# Start of Extract to read

This week I’ve been talking to a number of people who are attending the Work Life Balance Workshop I’m running on September 24th. Besides asking me about what to expect, the conversation has often moved into questions about my motivation for creating the event, and why I chose a workshop format at all.
I decided to write this post to share why I think that workshops are such a powerful form of coaching.
Work Life Balance Workshop
I created The Worklife Makeover because everything tells me that “work life balance” is something people are struggling with more and more these days.
Particularly in the current economy where people – assuming they’re working at all – are working harder for the same or less money than before.
Where many things that folks once took for granted about the security of their jobs has disappeared. Including in the relatively more “safe” public sector.
Where business owners are having to really hustle for their livelihoods.
Where expected career paths are evaporating in front of people’s eyes.
Where once certain retirement plans have become unclear.
In corporate speak, while the government plays the game of digging the country out of its black hole of debt, consumer confidence is tanking. And, unsurprisingly, employee engagement measures are hitting the deck.
People are understandably feeling the pressure. Something my good friend Judy Martin wrote about just this week.
Companies are offering their own solutions to these challenges, as Judy clearly points out. But this isn’t universally true.
Besides, I wanted to offer a service, an event, that allows people to look at their lives more broadly than to what extent they help fulfil a corporation’s agenda of them.
I wanted to support people find their own voices, and retrieve a sense of personal power in the chaos that’s going on around us.
Workshops: The Power of the Group
In one to one work, I endorse and support people to find their own path.

# End of Extract to read

Task:
Answer these from the workshop post:
1. On what date is the workshop being run?
2. What name was given to the event that was created?
3. Which friend wrote this week about people feeling the pressure?
Rely only on the workshop post when answering.

# Start of Provided data

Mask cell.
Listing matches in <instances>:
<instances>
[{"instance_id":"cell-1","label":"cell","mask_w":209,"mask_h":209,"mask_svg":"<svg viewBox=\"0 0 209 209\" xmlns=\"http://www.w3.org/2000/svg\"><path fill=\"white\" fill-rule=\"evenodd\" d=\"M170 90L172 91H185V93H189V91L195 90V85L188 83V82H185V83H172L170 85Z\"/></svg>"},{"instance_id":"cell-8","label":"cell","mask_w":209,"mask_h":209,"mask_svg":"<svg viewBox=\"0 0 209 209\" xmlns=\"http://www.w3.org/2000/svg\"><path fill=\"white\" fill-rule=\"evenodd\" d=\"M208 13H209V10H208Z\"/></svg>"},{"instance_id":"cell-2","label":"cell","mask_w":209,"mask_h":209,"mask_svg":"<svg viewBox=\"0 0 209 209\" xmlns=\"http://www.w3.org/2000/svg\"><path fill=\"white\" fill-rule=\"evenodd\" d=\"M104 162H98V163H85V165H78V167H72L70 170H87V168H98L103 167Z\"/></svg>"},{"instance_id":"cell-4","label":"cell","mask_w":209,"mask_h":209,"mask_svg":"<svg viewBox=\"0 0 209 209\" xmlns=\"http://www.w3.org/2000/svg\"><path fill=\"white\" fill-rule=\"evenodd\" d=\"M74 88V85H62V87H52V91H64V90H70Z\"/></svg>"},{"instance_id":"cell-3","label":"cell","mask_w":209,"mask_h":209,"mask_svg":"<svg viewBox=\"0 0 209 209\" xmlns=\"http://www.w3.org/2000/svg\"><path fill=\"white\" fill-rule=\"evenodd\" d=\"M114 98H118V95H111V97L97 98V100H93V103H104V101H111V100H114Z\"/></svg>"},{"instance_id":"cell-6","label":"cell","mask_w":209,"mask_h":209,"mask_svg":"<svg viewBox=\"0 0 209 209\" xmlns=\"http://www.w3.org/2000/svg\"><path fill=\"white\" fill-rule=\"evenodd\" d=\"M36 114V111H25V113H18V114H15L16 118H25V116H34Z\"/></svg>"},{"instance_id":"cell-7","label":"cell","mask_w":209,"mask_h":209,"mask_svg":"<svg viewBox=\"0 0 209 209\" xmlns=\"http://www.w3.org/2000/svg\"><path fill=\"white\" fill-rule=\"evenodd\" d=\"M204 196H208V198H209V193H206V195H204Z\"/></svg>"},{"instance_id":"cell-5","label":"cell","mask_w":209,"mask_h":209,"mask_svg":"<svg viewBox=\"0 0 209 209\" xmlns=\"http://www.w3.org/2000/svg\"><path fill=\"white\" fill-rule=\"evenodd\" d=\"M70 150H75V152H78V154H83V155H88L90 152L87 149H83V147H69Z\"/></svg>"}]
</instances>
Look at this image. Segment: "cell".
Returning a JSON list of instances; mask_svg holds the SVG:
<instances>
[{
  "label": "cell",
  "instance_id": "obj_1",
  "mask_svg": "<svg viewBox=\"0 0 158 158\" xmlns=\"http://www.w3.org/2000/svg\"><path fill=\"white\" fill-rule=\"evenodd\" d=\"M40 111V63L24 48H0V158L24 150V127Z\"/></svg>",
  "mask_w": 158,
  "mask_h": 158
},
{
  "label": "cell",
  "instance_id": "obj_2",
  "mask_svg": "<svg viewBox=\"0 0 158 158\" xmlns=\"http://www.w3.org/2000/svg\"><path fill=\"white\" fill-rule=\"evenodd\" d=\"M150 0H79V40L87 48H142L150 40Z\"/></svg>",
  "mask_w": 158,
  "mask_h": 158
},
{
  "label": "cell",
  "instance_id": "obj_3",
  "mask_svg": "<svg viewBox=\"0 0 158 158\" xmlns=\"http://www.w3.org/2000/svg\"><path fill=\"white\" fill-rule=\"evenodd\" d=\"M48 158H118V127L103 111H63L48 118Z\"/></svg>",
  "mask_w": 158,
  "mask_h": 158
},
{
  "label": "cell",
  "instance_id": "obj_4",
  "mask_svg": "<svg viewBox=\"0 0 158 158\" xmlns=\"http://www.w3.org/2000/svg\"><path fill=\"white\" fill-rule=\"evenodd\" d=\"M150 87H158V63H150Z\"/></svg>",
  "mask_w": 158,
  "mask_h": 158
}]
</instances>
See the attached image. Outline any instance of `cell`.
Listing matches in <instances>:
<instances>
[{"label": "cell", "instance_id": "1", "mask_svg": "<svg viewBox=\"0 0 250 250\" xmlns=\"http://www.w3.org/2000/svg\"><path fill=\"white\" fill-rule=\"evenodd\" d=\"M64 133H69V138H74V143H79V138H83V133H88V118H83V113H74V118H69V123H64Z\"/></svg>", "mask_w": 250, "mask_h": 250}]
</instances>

# End of Provided data

Solution to the exercise:
1. September 24th
2. The Worklife Makeover
3. Judy Martin